Juluca “provides people living HIV who are virologically suppressed, the option to reduce the number of antiretrovirals they take, while maintaining the efficacy of a traditional three-drug regimen,” said chief scientific and medical officer John Pottage in a statement.
Each film-coated tablet, to be taken once-daily, combines 50mg of integrase strand transfer inhibitor (INSTI) dolutegravir made by ViiV Healthcare, and 25mg of non-nucleoside reverse transcriptase inhibitor (NNRTI) rilpivirine 25mg made by Janssen Therapeutics.
“A combination of these two drugs is a potent, well-tolerated regimen that contains only 75mg of active ingredient in total, making for an extremely small pill size when formulated,” spokesperson Patricia O’Connor told us.
“Juluca is the smallest-sized, single-pill combination regimen for the maintenance treatment of HIV,” she added.
The firm told us it makes the drug at a GSK manufacturing facility in Ware, UK, but did not disclose whether the approval would drive capacity expansion or create jobs.
“Specific details on capacity and recruitment is company confidential information,” O’Connor told us.

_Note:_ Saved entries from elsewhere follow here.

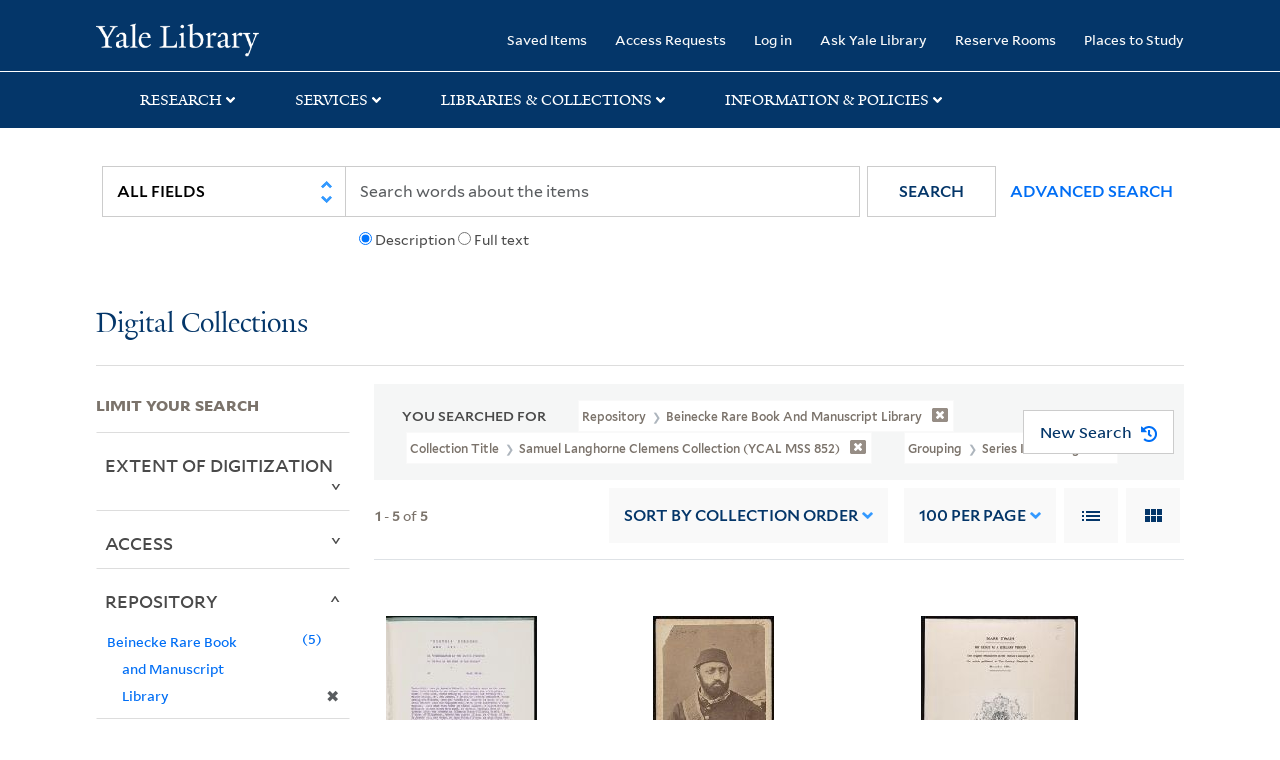

--- FILE ---
content_type: text/html; charset=utf-8
request_url: https://collections.library.yale.edu/catalog/range_limit?f%5Bcollection_title_ssi%5D%5B%5D=Samuel+Langhorne+Clemens+Collection+%28YCAL+MSS+852%29&f%5Brepository_ssi%5D%5B%5D=Beinecke+Rare+Book+and+Manuscript+Library&f%5Bseries_sort_ssi%5D%5B%5D=00001%7CSeries+II%3A+Writings&per_page=100&range_end=1969&range_field=year_isim&range_start=1878&sort=archivalSort_ssi+asc%2C+score+desc%2C+pub_date_si+desc%2C+title_ssim+asc&view=gallery
body_size: 1398
content:
<ul class="facet-values list-unstyled ">
  <li><span class="facet-label"><a class="facet-select" rel="nofollow" href="/catalog?f%5Bcollection_title_ssi%5D%5B%5D=Samuel+Langhorne+Clemens+Collection+%28YCAL+MSS+852%29&amp;f%5Brepository_ssi%5D%5B%5D=Beinecke+Rare+Book+and+Manuscript+Library&amp;f%5Bseries_sort_ssi%5D%5B%5D=00001%7CSeries+II%3A+Writings&amp;per_page=100&amp;range%5Byear_isim%5D%5Bbegin%5D=1878&amp;range%5Byear_isim%5D%5Bend%5D=1879&amp;range_end=1969&amp;range_field=year_isim&amp;range_start=1878&amp;sort=archivalSort_ssi+asc%2C+score+desc%2C+pub_date_si+desc%2C+title_ssim+asc&amp;view=gallery"><span class="from" data-blrl-begin="1878">1878</span> to <span class="to" data-blrl-end="1879">1879</span></a></span><span class="facet-count">1</span></li><li><span class="facet-label"><a class="facet-select" rel="nofollow" href="/catalog?f%5Bcollection_title_ssi%5D%5B%5D=Samuel+Langhorne+Clemens+Collection+%28YCAL+MSS+852%29&amp;f%5Brepository_ssi%5D%5B%5D=Beinecke+Rare+Book+and+Manuscript+Library&amp;f%5Bseries_sort_ssi%5D%5B%5D=00001%7CSeries+II%3A+Writings&amp;per_page=100&amp;range%5Byear_isim%5D%5Bbegin%5D=1880&amp;range%5Byear_isim%5D%5Bend%5D=1889&amp;range_end=1969&amp;range_field=year_isim&amp;range_start=1878&amp;sort=archivalSort_ssi+asc%2C+score+desc%2C+pub_date_si+desc%2C+title_ssim+asc&amp;view=gallery"><span class="from" data-blrl-begin="1880">1880</span> to <span class="to" data-blrl-end="1889">1889</span></a></span><span class="facet-count">0</span></li><li><span class="facet-label"><a class="facet-select" rel="nofollow" href="/catalog?f%5Bcollection_title_ssi%5D%5B%5D=Samuel+Langhorne+Clemens+Collection+%28YCAL+MSS+852%29&amp;f%5Brepository_ssi%5D%5B%5D=Beinecke+Rare+Book+and+Manuscript+Library&amp;f%5Bseries_sort_ssi%5D%5B%5D=00001%7CSeries+II%3A+Writings&amp;per_page=100&amp;range%5Byear_isim%5D%5Bbegin%5D=1890&amp;range%5Byear_isim%5D%5Bend%5D=1899&amp;range_end=1969&amp;range_field=year_isim&amp;range_start=1878&amp;sort=archivalSort_ssi+asc%2C+score+desc%2C+pub_date_si+desc%2C+title_ssim+asc&amp;view=gallery"><span class="from" data-blrl-begin="1890">1890</span> to <span class="to" data-blrl-end="1899">1899</span></a></span><span class="facet-count">1</span></li><li><span class="facet-label"><a class="facet-select" rel="nofollow" href="/catalog?f%5Bcollection_title_ssi%5D%5B%5D=Samuel+Langhorne+Clemens+Collection+%28YCAL+MSS+852%29&amp;f%5Brepository_ssi%5D%5B%5D=Beinecke+Rare+Book+and+Manuscript+Library&amp;f%5Bseries_sort_ssi%5D%5B%5D=00001%7CSeries+II%3A+Writings&amp;per_page=100&amp;range%5Byear_isim%5D%5Bbegin%5D=1900&amp;range%5Byear_isim%5D%5Bend%5D=1909&amp;range_end=1969&amp;range_field=year_isim&amp;range_start=1878&amp;sort=archivalSort_ssi+asc%2C+score+desc%2C+pub_date_si+desc%2C+title_ssim+asc&amp;view=gallery"><span class="from" data-blrl-begin="1900">1900</span> to <span class="to" data-blrl-end="1909">1909</span></a></span><span class="facet-count">0</span></li><li><span class="facet-label"><a class="facet-select" rel="nofollow" href="/catalog?f%5Bcollection_title_ssi%5D%5B%5D=Samuel+Langhorne+Clemens+Collection+%28YCAL+MSS+852%29&amp;f%5Brepository_ssi%5D%5B%5D=Beinecke+Rare+Book+and+Manuscript+Library&amp;f%5Bseries_sort_ssi%5D%5B%5D=00001%7CSeries+II%3A+Writings&amp;per_page=100&amp;range%5Byear_isim%5D%5Bbegin%5D=1910&amp;range%5Byear_isim%5D%5Bend%5D=1919&amp;range_end=1969&amp;range_field=year_isim&amp;range_start=1878&amp;sort=archivalSort_ssi+asc%2C+score+desc%2C+pub_date_si+desc%2C+title_ssim+asc&amp;view=gallery"><span class="from" data-blrl-begin="1910">1910</span> to <span class="to" data-blrl-end="1919">1919</span></a></span><span class="facet-count">0</span></li><li><span class="facet-label"><a class="facet-select" rel="nofollow" href="/catalog?f%5Bcollection_title_ssi%5D%5B%5D=Samuel+Langhorne+Clemens+Collection+%28YCAL+MSS+852%29&amp;f%5Brepository_ssi%5D%5B%5D=Beinecke+Rare+Book+and+Manuscript+Library&amp;f%5Bseries_sort_ssi%5D%5B%5D=00001%7CSeries+II%3A+Writings&amp;per_page=100&amp;range%5Byear_isim%5D%5Bbegin%5D=1920&amp;range%5Byear_isim%5D%5Bend%5D=1929&amp;range_end=1969&amp;range_field=year_isim&amp;range_start=1878&amp;sort=archivalSort_ssi+asc%2C+score+desc%2C+pub_date_si+desc%2C+title_ssim+asc&amp;view=gallery"><span class="from" data-blrl-begin="1920">1920</span> to <span class="to" data-blrl-end="1929">1929</span></a></span><span class="facet-count">0</span></li><li><span class="facet-label"><a class="facet-select" rel="nofollow" href="/catalog?f%5Bcollection_title_ssi%5D%5B%5D=Samuel+Langhorne+Clemens+Collection+%28YCAL+MSS+852%29&amp;f%5Brepository_ssi%5D%5B%5D=Beinecke+Rare+Book+and+Manuscript+Library&amp;f%5Bseries_sort_ssi%5D%5B%5D=00001%7CSeries+II%3A+Writings&amp;per_page=100&amp;range%5Byear_isim%5D%5Bbegin%5D=1930&amp;range%5Byear_isim%5D%5Bend%5D=1939&amp;range_end=1969&amp;range_field=year_isim&amp;range_start=1878&amp;sort=archivalSort_ssi+asc%2C+score+desc%2C+pub_date_si+desc%2C+title_ssim+asc&amp;view=gallery"><span class="from" data-blrl-begin="1930">1930</span> to <span class="to" data-blrl-end="1939">1939</span></a></span><span class="facet-count">0</span></li><li><span class="facet-label"><a class="facet-select" rel="nofollow" href="/catalog?f%5Bcollection_title_ssi%5D%5B%5D=Samuel+Langhorne+Clemens+Collection+%28YCAL+MSS+852%29&amp;f%5Brepository_ssi%5D%5B%5D=Beinecke+Rare+Book+and+Manuscript+Library&amp;f%5Bseries_sort_ssi%5D%5B%5D=00001%7CSeries+II%3A+Writings&amp;per_page=100&amp;range%5Byear_isim%5D%5Bbegin%5D=1940&amp;range%5Byear_isim%5D%5Bend%5D=1949&amp;range_end=1969&amp;range_field=year_isim&amp;range_start=1878&amp;sort=archivalSort_ssi+asc%2C+score+desc%2C+pub_date_si+desc%2C+title_ssim+asc&amp;view=gallery"><span class="from" data-blrl-begin="1940">1940</span> to <span class="to" data-blrl-end="1949">1949</span></a></span><span class="facet-count">0</span></li><li><span class="facet-label"><a class="facet-select" rel="nofollow" href="/catalog?f%5Bcollection_title_ssi%5D%5B%5D=Samuel+Langhorne+Clemens+Collection+%28YCAL+MSS+852%29&amp;f%5Brepository_ssi%5D%5B%5D=Beinecke+Rare+Book+and+Manuscript+Library&amp;f%5Bseries_sort_ssi%5D%5B%5D=00001%7CSeries+II%3A+Writings&amp;per_page=100&amp;range%5Byear_isim%5D%5Bbegin%5D=1950&amp;range%5Byear_isim%5D%5Bend%5D=1959&amp;range_end=1969&amp;range_field=year_isim&amp;range_start=1878&amp;sort=archivalSort_ssi+asc%2C+score+desc%2C+pub_date_si+desc%2C+title_ssim+asc&amp;view=gallery"><span class="from" data-blrl-begin="1950">1950</span> to <span class="to" data-blrl-end="1959">1959</span></a></span><span class="facet-count">0</span></li><li><span class="facet-label"><a class="facet-select" rel="nofollow" href="/catalog?f%5Bcollection_title_ssi%5D%5B%5D=Samuel+Langhorne+Clemens+Collection+%28YCAL+MSS+852%29&amp;f%5Brepository_ssi%5D%5B%5D=Beinecke+Rare+Book+and+Manuscript+Library&amp;f%5Bseries_sort_ssi%5D%5B%5D=00001%7CSeries+II%3A+Writings&amp;per_page=100&amp;range%5Byear_isim%5D%5Bbegin%5D=1960&amp;range%5Byear_isim%5D%5Bend%5D=1969&amp;range_end=1969&amp;range_field=year_isim&amp;range_start=1878&amp;sort=archivalSort_ssi+asc%2C+score+desc%2C+pub_date_si+desc%2C+title_ssim+asc&amp;view=gallery"><span class="from" data-blrl-begin="1960">1960</span> to <span class="to" data-blrl-end="1969">1969</span></a></span><span class="facet-count">1</span></li>
</ul>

Spokesperson Isabelle Scali told us the firm is targeting developing markets, where patient populations with virologically supressed HIV-1 patients are higher.
ViiV filed for marketing approval with the European Medicines Agency on May 23, 2017, and expects an update from the Agency later this year.
“A submission has also been made in Canada, Australia and Switzerland,” said O’Connor.